So. Now that my body has decided that I need to do some work to keep it this weight, what have I done?
I’ve seen dozens of think pieces, of Facebook posts from friends and strangers, telling me how I should feel about myself and my outlook on this year. I should feel lucky, I should take a good hard look at myself and realize that it’s all my damn fault that I’m not happy (forget about the fact that we have no control over some very serious shit that can happen like death and poverty and mental illness and abuse and it’s a very victim-blaming way to think about it to tell us we can just snap out of it.)
Personally, I’ll admit that 2015 was the bigger dumpster fire for me. That was when my depression had gotten its worst ever, and shit hit the fan with my marriage. 2016 has been a year of growth and rebuilding my life.
But for this country, 2016 has thrust me into a huge amount of worry. But that’s out of my control in many ways.
So what are my take-aways for 2016? What have I learned?
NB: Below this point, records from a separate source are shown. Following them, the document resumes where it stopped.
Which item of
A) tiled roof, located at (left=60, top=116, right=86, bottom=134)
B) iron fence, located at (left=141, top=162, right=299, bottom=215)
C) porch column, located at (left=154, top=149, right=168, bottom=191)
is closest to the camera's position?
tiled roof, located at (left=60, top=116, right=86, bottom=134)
How have I changed?
Since I have an MFA in an aspect of theatre, I’ve read a lot of plays, and I am no stranger to the work of Samuel Beckett.
I first saw a production of Waiting for Godot as a senior in high school while visiting what would become my undergrad theatre department in 2004. I knew nothing about the play, and, while I claimed to be an artsy and intelligent student, I was pretty perplexed by it all.
Waiting for Godot is an existential absurdist play in which two characters, Vladimir and Estragon, are stuck in an eternal loop of limbo in which they are constantly waiting for a character named “Godot” who never comes.